• **Instructions for the task**
Every record below needs to be written out exactly, apart from the pictures.

• **Records provided**
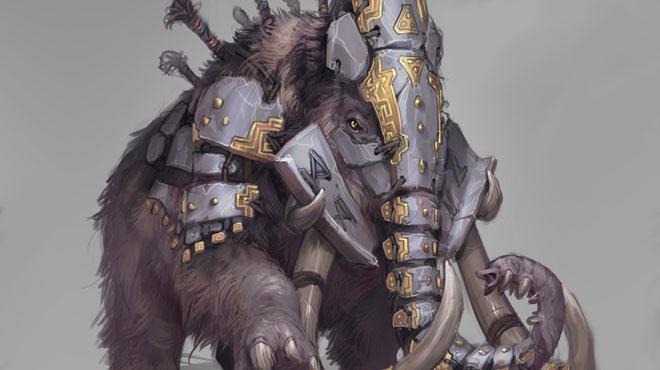 Acheron Mammoth Concept
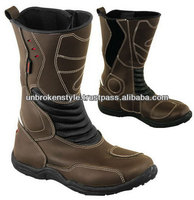 Motorbike Leather Shoes/Motorcycle Racing Shoes/Biker Shoes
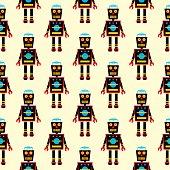 Black Robot Pattern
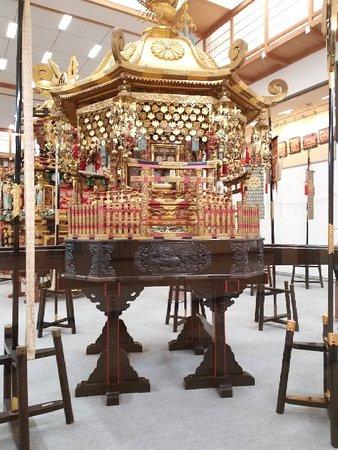 Takayama Festival Floats Exhibition Hall: 20180912_161324_large.jpg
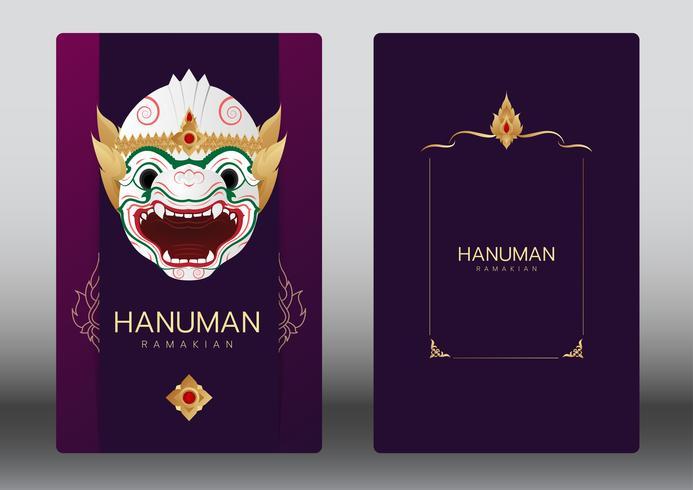 Hanuman, Ramayana, Thailand classical Mask Dance , luxury card vector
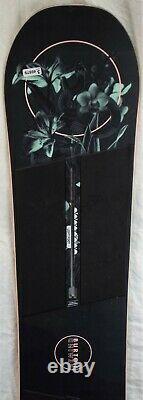 19-20 Burton Rewind Used Women's Demo Snowboard Size 152cm #346679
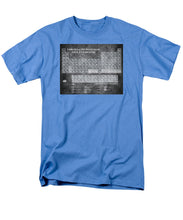 Tableau Periodiques Periodic Table Of The Elements Vintage Chart Silver - Men's T-Shirt  (Regular Fit)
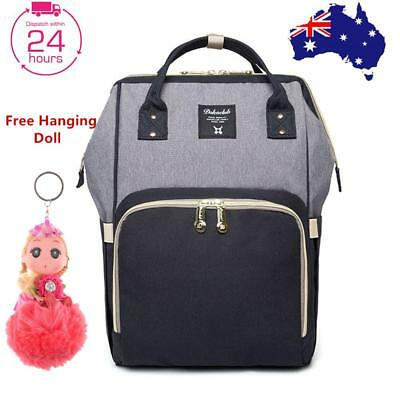 Large Waterproof Diaper Backpack Mummy Baby Nursing Changing Travel Nappy Bags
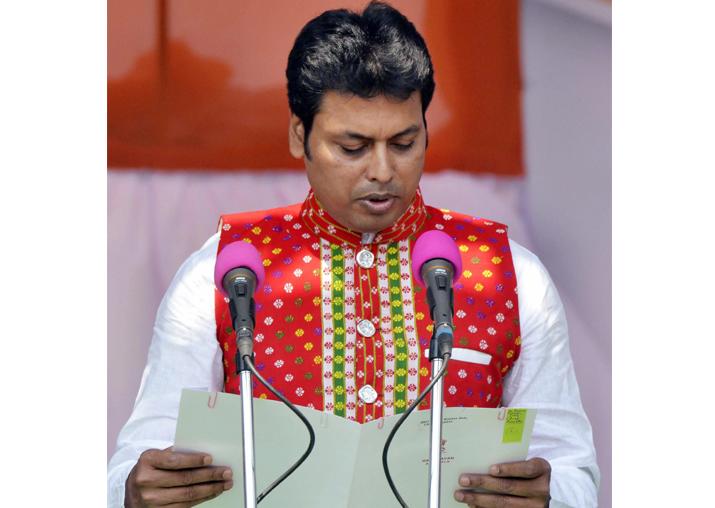 Biplab Kumar Deb -- From RSS member to Tripura Chief
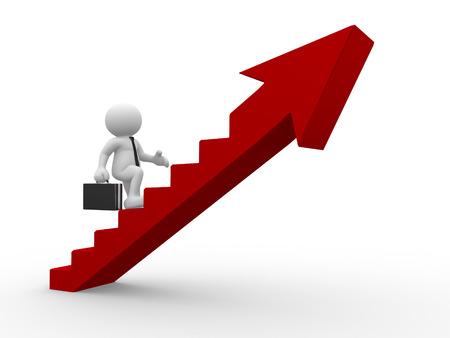 growth: 3d gente - hombres, persona que suben las escaleras con la flecha. Foto de archivo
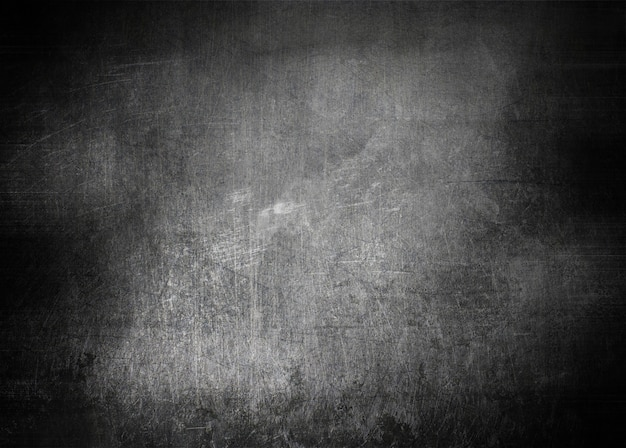 Grunge style scratched metal texture background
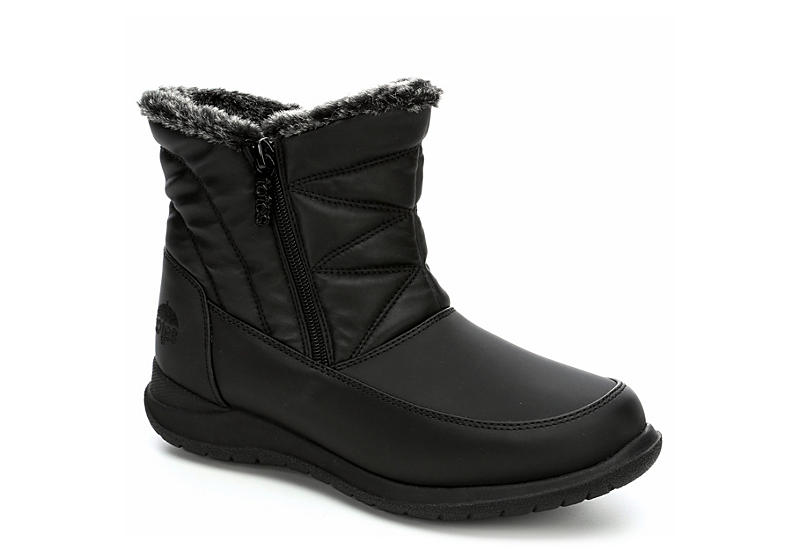 TOTES Womens Eileen Snow Boot - BLACK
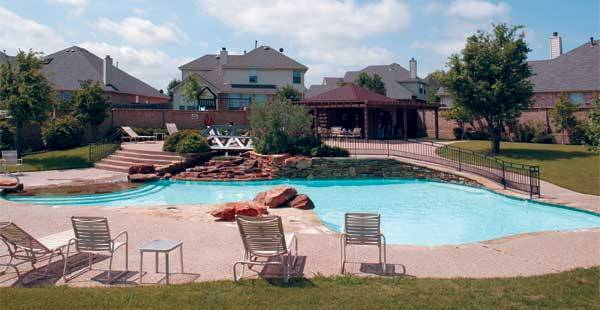 Woodbridge Golf Course Community Pool Homes for sale Woodbridge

• **Exercise answer**
 Acheron Mammoth Concept
 Motorbike Leather Shoes/Motorcycle Racing Shoes/Biker Shoes
 Black Robot Pattern
 Takayama Festival Floats Exhibition Hall: 20180912_161324_large.jpg
 Hanuman, Ramayana, Thailand classical Mask Dance , luxury card vector
 19-20 Burton Rewind Used Women's Demo Snowboard Size 152cm #346679
 Tableau Periodiques Periodic Table Of The Elements Vintage Chart Silver - Men's T-Shirt  (Regular Fit)
 Large Waterproof Diaper Backpack Mummy Baby Nursing Changing Travel Nappy Bags
 Biplab Kumar Deb -- From RSS member to Tripura Chief
 growth: 3d gente - hombres, persona que suben las escaleras con la flecha. Foto de archivo
 Grunge style scratched metal texture background
 TOTES Womens Eileen Snow Boot - BLACK
 Woodbridge Golf Course Community Pool Homes for sale Woodbridge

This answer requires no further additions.